▶ EXERCISE PROMPT
Rewrite the rows starting at "Fototapeta Windows and Red Stucco Wall" and ending at "After a nine-month", putting "sparked" in place of "incited" and leaving everything else the same.

▶ SUPPLIED INFORMATION
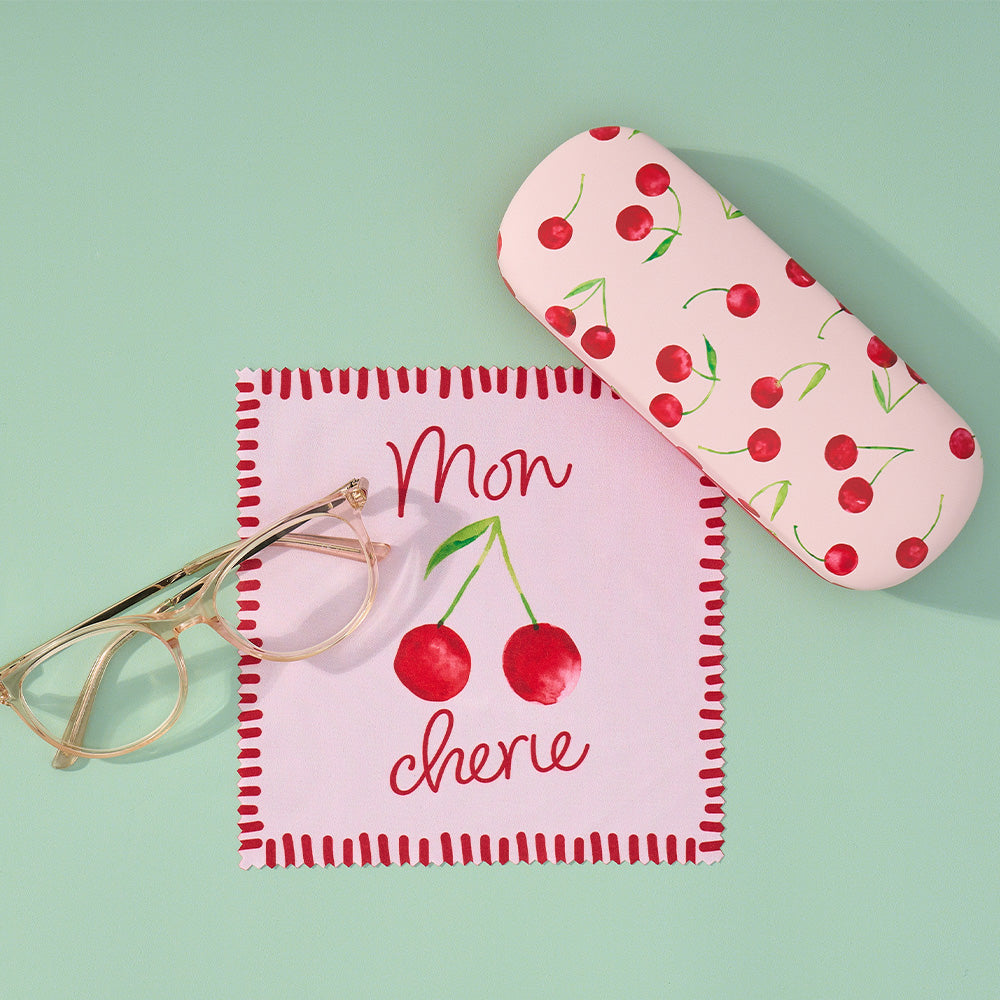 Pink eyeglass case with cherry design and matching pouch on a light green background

...

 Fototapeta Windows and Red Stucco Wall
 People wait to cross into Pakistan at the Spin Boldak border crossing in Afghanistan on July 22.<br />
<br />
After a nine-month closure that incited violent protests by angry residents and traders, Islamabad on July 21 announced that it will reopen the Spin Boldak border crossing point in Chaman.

▶ RESULT FOR THIS EXERCISE
 Fototapeta Windows and Red Stucco Wall
 People wait to cross into Pakistan at the Spin Boldak border crossing in Afghanistan on July 22.<br />
<br />
After a nine-month closure that sparked violent protests by angry residents and traders, Islamabad on July 21 announced that it will reopen the Spin Boldak border crossing point in Chaman.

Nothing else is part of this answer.